**713*1 Appeal from Supreme Court, Appellate Division, First department.
Attorneys and Law Firms
*2 Francis Dean, Stewart W. Bowers, and Vahan H. Kalenderian, all of New York City, for appellant.
Arthur A. Moynihan, of New York City, for respondent.
Opinion
CRANE, Judge.
By a divided court the Appellate Division has held the complaint bad. Whether it be an action for malicious prosecution or for injury caused by a malicious act or for neither is difficult to determine. In substance the complaint states that the plaintiff is a *3 native-born citizen of the United States; that the defendant wickedly and maliciously and without probable cause gave false information to the immigration officials, which caused them to prosecute, arrest, and deport the plaintiff for alleged violations of the immigration laws in 1922, 1924, 1925, 1928, 1929, 1930, and 1931, and that the proceedings terminated in plaintiff's favor.
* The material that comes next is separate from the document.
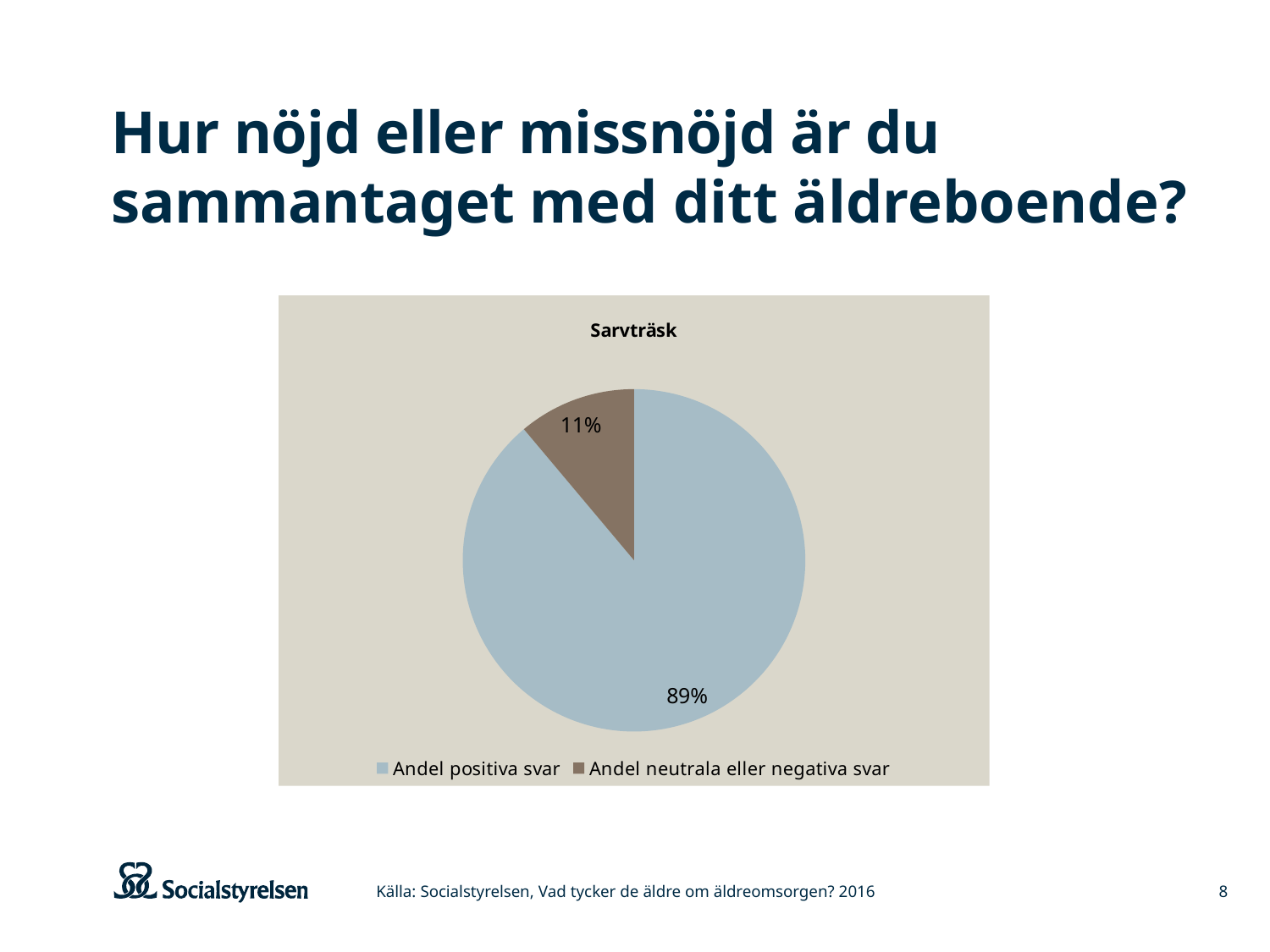
What share of the pie is 'Andel positiva svar'? 89% Which is larger, 'Andel positiva svar' or 'Andel neutrala eller negativa svar'? Andel positiva svar What is the difference in percentage points between 'Andel positiva svar' and 'Andel neutrala eller negativa svar'? 78 percentage points How many slices does the pie chart have? 2 What is the total of the two slices shown? 100% Which slice is the smallest? Andel neutrala eller negativa svar What type of chart is shown on the slide? pie chart What colour is the 'Andel neutrala eller negativa svar' slice? brown How many entries does the legend list? 2 What share of the pie is 'Andel neutrala eller negativa svar'? 11% What is the title of the chart? Sarvträsk Which slice is the largest? Andel positiva svar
Here are the usual allegations of an action for malicious prosecution.
So, also, in Ratcliffe v. Evans, [1892] 2 Q. B. 524, 527, it was decided: ‘That an action will lie for written or oral falsehoods, not actionable per se nor even defamatory, where they are maliciously published, where they are calculated in the ordinary course of things to produce, and where they do produce, actual damage, is established law. Such an action is not one of libel or of slander, but an action on the case for damage wilfully and intentionally done without just occasion or excuse, analogous to an action for slander of title.’ Salmond in his work on Torts, page 580, refers to this wrong as ‘Injurious Falsehood’ concerning the plaintiff. To the same effect, Pollock on Torts, page 21.
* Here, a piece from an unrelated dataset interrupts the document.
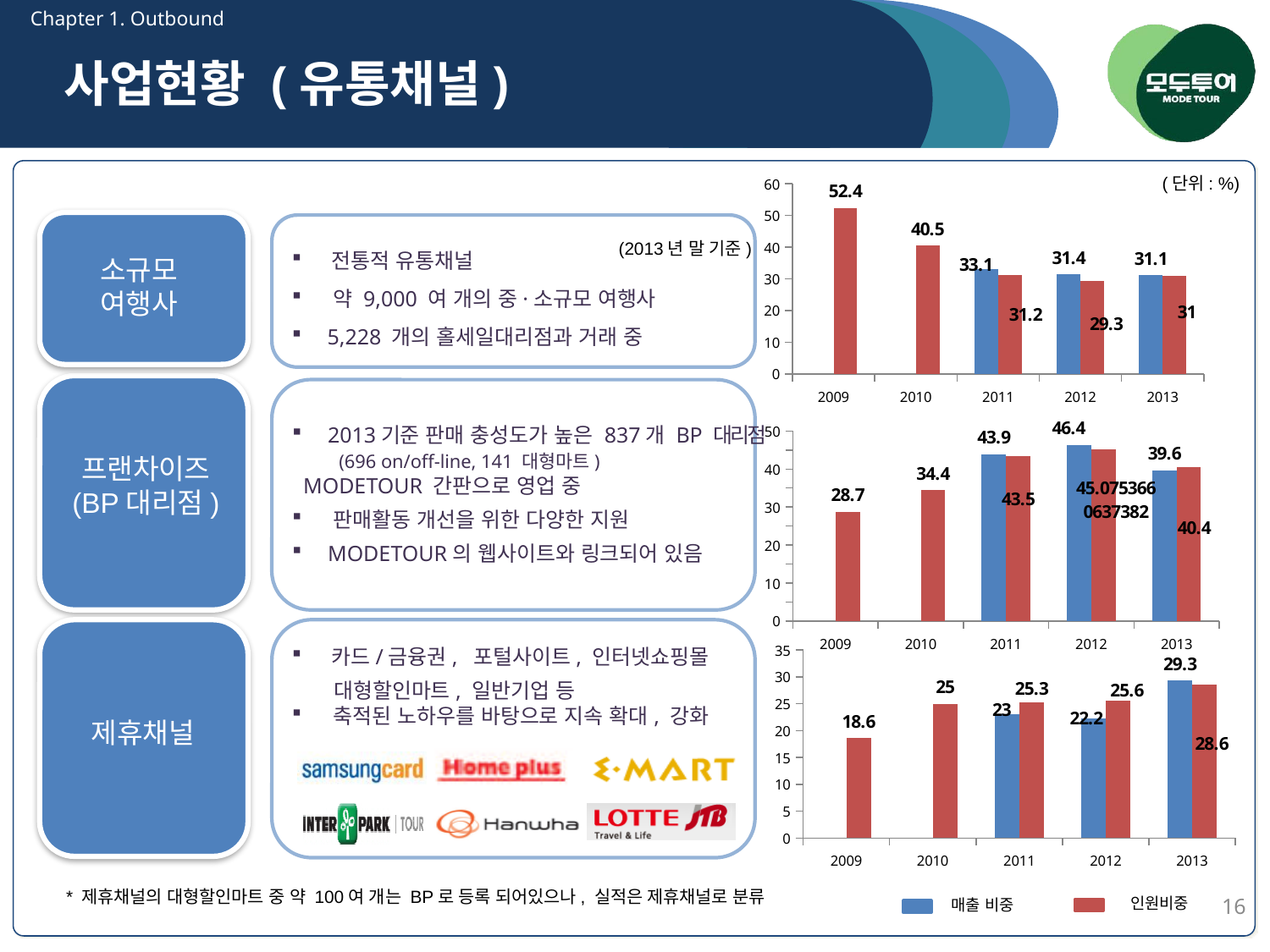
In the top chart on the right, what is the 인원비중 value for 2009? 52.4 In the top chart on the right, what is the difference between the 인원비중 values for 2009 and 2010? 11.9 In the middle chart on the right, which year has the lowest 인원비중 value? 2009 In the middle chart on the right, what is the 매출 비중 value for 2012? 46.4 In the bottom chart on the right, which is larger for 2013, 매출 비중 or 인원비중? 매출 비중 In the top chart on the right, which year has the highest 인원비중 value? 2009 In the bottom chart on the right, what is the difference between the 매출 비중 values for 2013 and 2011? 6.3 In the bottom chart on the right, what is the 인원비중 value for 2012? 25.6 How many series does the legend at the bottom right of the slide list? 2 What type of chart is the bottom chart on the right? Bar chart In the top chart on the right, what is the 매출 비중 value for 2011? 33.1 In the middle chart on the right, is the 매출 비중 value for 2013 greater or less than 40? less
If the appellant had told us what the false information was he might have stated a good cause of action. He says the defendant maliciously without any justifiable excuse gave false information to the immigration officials which caused his arrest and wrongful deportation to his damage. We must know, however, what the information *5 was. Even in libel and slander, which are actions founded in malice, the words written or spoken must be pleaded. The information may have been harmless and the statement that it caused his arrest a mere conclusion or surmise not a fact. A complaint must contain a concise statement of the material facts which must be proved upon the trial. Civil Practice Act, § 241. For this omission the pleading is bad.
The determination of the Appellate Division is therefore affirmed, with the modification that the appellant is given ten days to plead over. Civil Practice Act, § 584; Avey v. Town of Brant, 263 N. Y. 320, 189 N. E. 233.
The judgment should be modified by providing that plaintiff may have ten days in which to serve an amended complaint on payment of costs in all courts, and, as so modified, affirmed, with costs.
POUND, C. J., and LEHMAN, O'BRIEN, HUBBS, CROUCH, and LOUGHRAN, JJ., concur.